Collected data:
########

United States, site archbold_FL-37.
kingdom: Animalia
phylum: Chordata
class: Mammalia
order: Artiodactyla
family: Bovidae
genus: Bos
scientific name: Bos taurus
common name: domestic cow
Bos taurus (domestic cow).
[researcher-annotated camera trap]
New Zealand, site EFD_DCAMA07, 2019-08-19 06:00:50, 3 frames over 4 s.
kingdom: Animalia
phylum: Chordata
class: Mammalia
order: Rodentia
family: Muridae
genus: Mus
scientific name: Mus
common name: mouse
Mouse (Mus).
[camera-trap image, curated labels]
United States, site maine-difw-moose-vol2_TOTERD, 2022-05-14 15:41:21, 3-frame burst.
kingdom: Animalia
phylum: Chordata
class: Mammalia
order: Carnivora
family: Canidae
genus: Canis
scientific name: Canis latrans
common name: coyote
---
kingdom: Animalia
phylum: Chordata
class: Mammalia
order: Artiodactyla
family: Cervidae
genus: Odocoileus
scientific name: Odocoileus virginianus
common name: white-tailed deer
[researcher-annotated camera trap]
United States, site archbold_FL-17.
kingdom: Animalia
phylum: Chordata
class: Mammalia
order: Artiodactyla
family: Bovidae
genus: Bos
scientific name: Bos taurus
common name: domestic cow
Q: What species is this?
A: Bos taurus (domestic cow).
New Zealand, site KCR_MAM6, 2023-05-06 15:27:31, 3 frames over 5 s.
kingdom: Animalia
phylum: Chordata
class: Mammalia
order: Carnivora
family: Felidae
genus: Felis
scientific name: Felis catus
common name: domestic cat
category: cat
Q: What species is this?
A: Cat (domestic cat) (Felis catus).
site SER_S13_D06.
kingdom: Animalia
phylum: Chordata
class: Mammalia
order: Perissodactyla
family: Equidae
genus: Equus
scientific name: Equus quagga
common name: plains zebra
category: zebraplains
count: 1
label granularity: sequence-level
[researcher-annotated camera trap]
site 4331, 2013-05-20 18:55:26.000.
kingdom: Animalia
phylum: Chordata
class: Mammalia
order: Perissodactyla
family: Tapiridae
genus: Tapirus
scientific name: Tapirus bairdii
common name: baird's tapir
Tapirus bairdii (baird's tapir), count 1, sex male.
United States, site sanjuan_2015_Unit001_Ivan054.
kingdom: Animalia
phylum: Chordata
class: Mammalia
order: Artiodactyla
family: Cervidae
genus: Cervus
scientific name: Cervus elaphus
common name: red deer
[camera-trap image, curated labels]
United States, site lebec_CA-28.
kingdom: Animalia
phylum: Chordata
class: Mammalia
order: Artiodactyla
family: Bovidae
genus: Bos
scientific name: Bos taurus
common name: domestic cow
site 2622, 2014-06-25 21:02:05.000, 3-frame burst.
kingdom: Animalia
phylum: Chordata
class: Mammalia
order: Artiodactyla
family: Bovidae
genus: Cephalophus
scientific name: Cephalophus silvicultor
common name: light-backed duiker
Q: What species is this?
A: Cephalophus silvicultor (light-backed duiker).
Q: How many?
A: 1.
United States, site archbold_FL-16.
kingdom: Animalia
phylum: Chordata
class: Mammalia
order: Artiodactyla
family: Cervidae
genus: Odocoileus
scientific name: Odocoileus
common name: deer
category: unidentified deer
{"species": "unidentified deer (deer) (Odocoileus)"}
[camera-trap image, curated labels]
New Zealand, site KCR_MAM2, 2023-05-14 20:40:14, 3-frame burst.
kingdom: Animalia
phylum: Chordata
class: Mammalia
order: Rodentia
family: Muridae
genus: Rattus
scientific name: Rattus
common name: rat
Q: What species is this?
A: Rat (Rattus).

########

• _ABOUT THIS TASK_
Reproduce the entries exactly as they appear.

• _RESULT OF THE EXERCISE_
United States, site archbold_FL-37.
kingdom: Animalia
phylum: Chordata
class: Mammalia
order: Artiodactyla
family: Bovidae
genus: Bos
scientific name: Bos taurus
common name: domestic cow
Bos taurus (domestic cow).
[researcher-annotated camera trap]
New Zealand, site EFD_DCAMA07, 2019-08-19 06:00:50, 3 frames over 4 s.
kingdom: Animalia
phylum: Chordata
class: Mammalia
order: Rodentia
family: Muridae
genus: Mus
scientific name: Mus
common name: mouse
Mouse (Mus).
[camera-trap image, curated labels]
United States, site maine-difw-moose-vol2_TOTERD, 2022-05-14 15:41:21, 3-frame burst.
kingdom: Animalia
phylum: Chordata
class: Mammalia
order: Carnivora
family: Canidae
genus: Canis
scientific name: Canis latrans
common name: coyote
---
kingdom: Animalia
phylum: Chordata
class: Mammalia
order: Artiodactyla
family: Cervidae
genus: Odocoileus
scientific name: Odocoileus virginianus
common name: white-tailed deer
[researcher-annotated camera trap]
United States, site archbold_FL-17.
kingdom: Animalia
phylum: Chordata
class: Mammalia
order: Artiodactyla
family: Bovidae
genus: Bos
scientific name: Bos taurus
common name: domestic cow
Q: What species is this?
A: Bos taurus (domestic cow).
New Zealand, site KCR_MAM6, 2023-05-06 15:27:31, 3 frames over 5 s.
kingdom: Animalia
phylum: Chordata
class: Mammalia
order: Carnivora
family: Felidae
genus: Felis
scientific name: Felis catus
common name: domestic cat
category: cat
Q: What species is this?
A: Cat (domestic cat) (Felis catus).
site SER_S13_D06.
kingdom: Animalia
phylum: Chordata
class: Mammalia
order: Perissodactyla
family: Equidae
genus: Equus
scientific name: Equus quagga
common name: plains zebra
category: zebraplains
count: 1
label granularity: sequence-level
[researcher-annotated camera trap]
site 4331, 2013-05-20 18:55:26.000.
kingdom: Animalia
phylum: Chordata
class: Mammalia
order: Perissodactyla
family: Tapiridae
genus: Tapirus
scientific name: Tapirus bairdii
common name: baird's tapir
Tapirus bairdii (baird's tapir), count 1, sex male.
United States, site sanjuan_2015_Unit001_Ivan054.
kingdom: Animalia
phylum: Chordata
class: Mammalia
order: Artiodactyla
family: Cervidae
genus: Cervus
scientific name: Cervus elaphus
common name: red deer
[camera-trap image, curated labels]
United States, site lebec_CA-28.
kingdom: Animalia
phylum: Chordata
class: Mammalia
order: Artiodactyla
family: Bovidae
genus: Bos
scientific name: Bos taurus
common name: domestic cow
site 2622, 2014-06-25 21:02:05.000, 3-frame burst.
kingdom: Animalia
phylum: Chordata
class: Mammalia
order: Artiodactyla
family: Bovidae
genus: Cephalophus
scientific name: Cephalophus silvicultor
common name: light-backed duiker
Q: What species is this?
A: Cephalophus silvicultor (light-backed duiker).
Q: How many?
A: 1.
United States, site archbold_FL-16.
kingdom: Animalia
phylum: Chordata
class: Mammalia
order: Artiodactyla
family: Cervidae
genus: Odocoileus
scientific name: Odocoileus
common name: deer
category: unidentified deer
{"species": "unidentified deer (deer) (Odocoileus)"}
[camera-trap image, curated labels]
New Zealand, site KCR_MAM2, 2023-05-14 20:40:14, 3-frame burst.
kingdom: Animalia
phylum: Chordata
class: Mammalia
order: Rodentia
family: Muridae
genus: Rattus
scientific name: Rattus
common name: rat
Q: What species is this?
A: Rat (Rattus).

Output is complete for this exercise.